The bill substantially expands health coverage and financial protections for lawfully present and other noncitizen individuals (especially children and low-income families), improving access and reducing uncompensated care, but does so at the cost of higher federal/state spending, increased administrative complexity, and the risk of legal/political delays and market impacts.
Lawfully present and other eligible noncitizen individuals gain eligibility or clearer access to Medicaid, CHIP, Marketplace plans, and Medicare, increasing insurance coverage and access to preventive and primary care.
Low- and moderate-income immigrants and families receive premium tax credits and cost-sharing reductions, lowering monthly premiums and out-of-pocket costs for covered care.
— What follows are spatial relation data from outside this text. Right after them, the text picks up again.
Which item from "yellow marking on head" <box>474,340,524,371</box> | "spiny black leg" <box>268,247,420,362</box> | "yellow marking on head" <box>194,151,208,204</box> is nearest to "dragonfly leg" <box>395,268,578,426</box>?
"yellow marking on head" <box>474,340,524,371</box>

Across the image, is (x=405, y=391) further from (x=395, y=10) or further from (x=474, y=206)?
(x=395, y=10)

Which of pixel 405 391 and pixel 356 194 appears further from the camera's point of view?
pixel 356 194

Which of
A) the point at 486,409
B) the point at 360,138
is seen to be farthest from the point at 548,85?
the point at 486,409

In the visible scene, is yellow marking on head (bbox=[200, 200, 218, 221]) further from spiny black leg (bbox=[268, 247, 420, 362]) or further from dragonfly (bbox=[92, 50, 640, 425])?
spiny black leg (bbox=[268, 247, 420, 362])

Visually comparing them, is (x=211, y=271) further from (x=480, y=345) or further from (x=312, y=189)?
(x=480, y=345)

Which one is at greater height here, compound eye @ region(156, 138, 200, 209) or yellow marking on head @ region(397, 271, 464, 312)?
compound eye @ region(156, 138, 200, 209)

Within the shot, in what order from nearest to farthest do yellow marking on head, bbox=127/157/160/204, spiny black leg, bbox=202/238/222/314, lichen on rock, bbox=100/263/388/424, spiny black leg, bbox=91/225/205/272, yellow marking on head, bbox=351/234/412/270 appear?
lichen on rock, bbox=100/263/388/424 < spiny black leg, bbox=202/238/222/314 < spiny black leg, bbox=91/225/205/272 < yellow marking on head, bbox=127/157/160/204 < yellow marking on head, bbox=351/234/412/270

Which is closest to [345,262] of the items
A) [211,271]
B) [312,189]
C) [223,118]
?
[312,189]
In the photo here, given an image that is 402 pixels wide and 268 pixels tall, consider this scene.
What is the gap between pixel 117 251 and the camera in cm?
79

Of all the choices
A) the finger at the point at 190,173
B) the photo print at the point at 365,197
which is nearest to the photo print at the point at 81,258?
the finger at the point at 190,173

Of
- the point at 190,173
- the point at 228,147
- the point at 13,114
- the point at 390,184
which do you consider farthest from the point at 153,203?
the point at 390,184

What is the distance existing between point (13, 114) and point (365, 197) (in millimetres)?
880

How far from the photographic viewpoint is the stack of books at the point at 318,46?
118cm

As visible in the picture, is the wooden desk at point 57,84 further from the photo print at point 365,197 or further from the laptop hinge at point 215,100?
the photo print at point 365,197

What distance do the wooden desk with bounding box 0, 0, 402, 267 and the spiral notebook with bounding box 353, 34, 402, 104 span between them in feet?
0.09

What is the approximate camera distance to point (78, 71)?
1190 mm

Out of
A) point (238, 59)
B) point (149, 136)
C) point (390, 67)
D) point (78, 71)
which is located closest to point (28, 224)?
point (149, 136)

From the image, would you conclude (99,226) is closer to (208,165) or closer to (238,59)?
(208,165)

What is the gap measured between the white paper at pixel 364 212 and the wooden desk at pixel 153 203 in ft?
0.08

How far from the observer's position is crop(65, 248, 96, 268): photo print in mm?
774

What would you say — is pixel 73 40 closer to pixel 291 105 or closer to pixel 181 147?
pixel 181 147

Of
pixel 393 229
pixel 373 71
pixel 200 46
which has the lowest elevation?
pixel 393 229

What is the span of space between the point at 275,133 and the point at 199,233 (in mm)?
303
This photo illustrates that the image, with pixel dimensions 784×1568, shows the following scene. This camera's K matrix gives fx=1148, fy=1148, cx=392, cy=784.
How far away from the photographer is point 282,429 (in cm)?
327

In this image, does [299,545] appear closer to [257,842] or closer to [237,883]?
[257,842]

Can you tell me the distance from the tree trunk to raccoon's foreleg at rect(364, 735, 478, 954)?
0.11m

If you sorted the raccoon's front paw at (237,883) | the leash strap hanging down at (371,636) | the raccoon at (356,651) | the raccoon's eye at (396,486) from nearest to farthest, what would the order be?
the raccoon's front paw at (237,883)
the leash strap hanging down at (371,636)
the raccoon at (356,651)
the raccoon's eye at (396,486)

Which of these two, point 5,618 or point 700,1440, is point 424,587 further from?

Children—including targeted low-income children without lawful presence in some states—gain or retain CHIP eligibility and related benefits, improving pediatric preventive and acute care access.
Taxpayers and federal/state budgets will face substantial increased spending pressures from expanded eligibility, subsidies, and potentially higher Medicare/Medicaid outlays.
States, exchanges, and federal agencies will incur significant administrative burdens and near-term implementation costs (systems updates, staffing, verifications), risking enrollment delays and higher operating costs.
Legal and political challenges or implementation delays could block or slow access, leaving eligible people waiting for coverage despite the statutory changes.
Based on analysis of 8 sections of legislative text.
Expands Medicaid/CHIP/Marketplace eligibility and premium tax credits to more noncitizens, treats federally authorized presence as lawfully present, and lets states optionally cover undocumented people.
Introduced June 24, 2025 by Pramila Jayapal · Last progress June 24, 2025
Expands access to federal health programs for immigrants by treating more noncitizens as “lawfully present” and removing many immigration-based eligibility barriers. It opens Medicaid and CHIP to additional lawfully present people, allows states to extend Medicaid/CHIP to undocumented people if they choose, restores premium tax credits and cost-sharing reductions to more noncitizens for Marketplace plans, and adjusts Medicare language to align with the expanded definition of lawfully present. Most changes take effect on enactment or soon after (some services covered 90 days after enactment) while several tax- and plan-year changes begin for years after December 31, 2025. The law directs HHS to implement special enrollment periods and changes cross-cutting rules in the Affordable Care Act, the Internal Revenue Code, Medicaid/CHIP statutes, and Medicare rules, shifting who can get federal health coverage and financial help to buy insurance.